Okay. You lie in this bed letting people stroke your back while the family members with the hardest lives die first; their deaths are the shitty kind.
I was wrong here: you don’t get to bottle any of your lust, whether you’re ten or thirty-six. You return months later to the lover who took you to the pool and texted you about shitty popsicles. It’s morning and cold out and you arrive to his sunny apartment and recover from the walk over and excuse yourself to the bathroom to blow your nose and then enter his room which has bright yellow sheets. You fuck his face. “You look so happy,” he says after, and he’s not wrong.
Unsolved Mysteries Is Mostly about the Dead
I watch it one night; I walk past Greenwood Cemetery the next, carrying takeout, wondering if the graves will eventually melt because of climate change.
Such that Greenwood Cemetery won’t even serve its purpose as a cemetery; graves are constant upkeep; that’s why they’re a commemoration; one day the stones will blister and recess back into the earth.

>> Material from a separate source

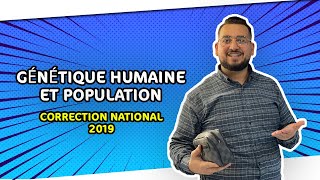 Génétique humaine et de population  correction national 2019 [upl. by Thenna]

Long after the world has become inhospitable to human life, it will, I guess, become inhospitable to the vestiges of our deaths.
Not that I think humans will all die: this is all certainly going to continue to proceed along class lines and colonial lines, refugees drowning in the Mediterranean, the migrant caravan, this is already happening and was already.
But: let’s not argue with our terror at events as they unfold.
A few years ago I saw an exhibition at the Rubin of Genesis Breyer P-Oridge and Lady Jaye’s work, of pictures of their bodies, of mannequins of their bodies, of a rotating wolf’s head, of their fingernails and hair.
Lady Jaye “dropped her body,” as Genesis Breyer P-Orridge puts it, years ago.
The headstones in Greenwood Cemetery, gone; our digital graves, probably also gone—all the abandoned Facebook profiles, etc. now also wiped away completely.
We’re all definitely going to drop our bodies once, then drop them again as the earth sheds its human tails.
Like when you want to go to sleep but can’t, and you use one arm to gently stroke the underside of the other as it rests above your head. The way that the stroking feels good, almost like it’s from someone else but thank god no one else is there.